__Visual spatial reasoning items__.

· · · ·

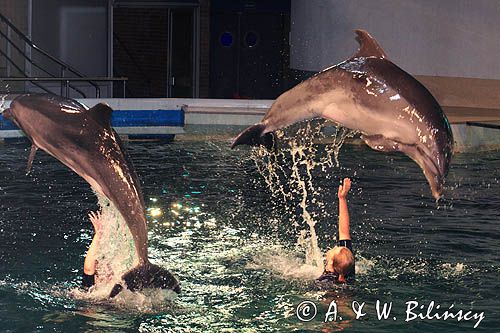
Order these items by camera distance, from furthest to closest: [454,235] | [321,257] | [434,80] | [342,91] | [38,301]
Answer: [434,80], [454,235], [321,257], [38,301], [342,91]

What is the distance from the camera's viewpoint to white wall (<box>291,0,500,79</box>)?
833 inches

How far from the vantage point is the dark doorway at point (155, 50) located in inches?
1011

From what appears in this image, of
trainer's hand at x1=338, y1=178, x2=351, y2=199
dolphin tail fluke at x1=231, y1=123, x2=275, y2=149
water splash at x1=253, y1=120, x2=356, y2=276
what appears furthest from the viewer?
water splash at x1=253, y1=120, x2=356, y2=276

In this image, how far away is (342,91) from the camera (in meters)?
7.56

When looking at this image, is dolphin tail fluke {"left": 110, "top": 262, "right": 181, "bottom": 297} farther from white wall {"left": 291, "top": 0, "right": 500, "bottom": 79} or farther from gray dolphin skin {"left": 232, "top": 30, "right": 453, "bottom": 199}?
white wall {"left": 291, "top": 0, "right": 500, "bottom": 79}

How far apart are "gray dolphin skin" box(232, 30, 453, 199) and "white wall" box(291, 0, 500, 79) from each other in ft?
45.4

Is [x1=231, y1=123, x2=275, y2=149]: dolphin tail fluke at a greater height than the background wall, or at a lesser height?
lesser

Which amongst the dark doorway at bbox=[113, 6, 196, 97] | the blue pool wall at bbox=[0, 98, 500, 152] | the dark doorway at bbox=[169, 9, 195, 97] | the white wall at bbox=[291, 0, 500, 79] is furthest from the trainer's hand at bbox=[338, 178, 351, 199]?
the dark doorway at bbox=[169, 9, 195, 97]

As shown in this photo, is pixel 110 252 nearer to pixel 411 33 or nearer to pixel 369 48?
pixel 369 48

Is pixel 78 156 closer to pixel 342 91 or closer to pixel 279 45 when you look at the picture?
pixel 342 91

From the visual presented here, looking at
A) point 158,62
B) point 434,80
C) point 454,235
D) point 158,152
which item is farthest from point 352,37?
point 454,235

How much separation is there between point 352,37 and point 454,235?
43.8 feet

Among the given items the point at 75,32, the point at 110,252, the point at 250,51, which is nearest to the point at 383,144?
the point at 110,252

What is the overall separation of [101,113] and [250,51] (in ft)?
61.4
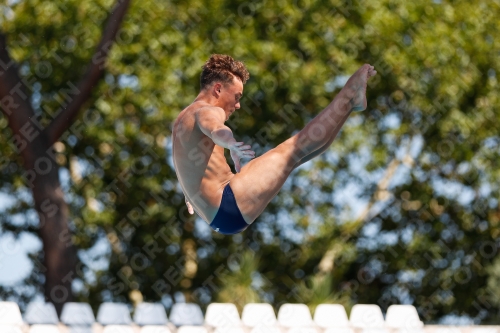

· · · ·

__GIVEN EXERCISE__.
Reproduce the records unchanged from the line containing "How much separation" through the end of the records, and omit the pictures.

__RESULT OF THIS EXERCISE__.
How much separation is there between point 352,37 and point 454,235?
43.8 feet

Among the given items the point at 75,32, the point at 110,252, the point at 250,51, which is nearest to the point at 383,144?
the point at 110,252

What is the overall separation of [101,113] and [250,51] (in ft)?
61.4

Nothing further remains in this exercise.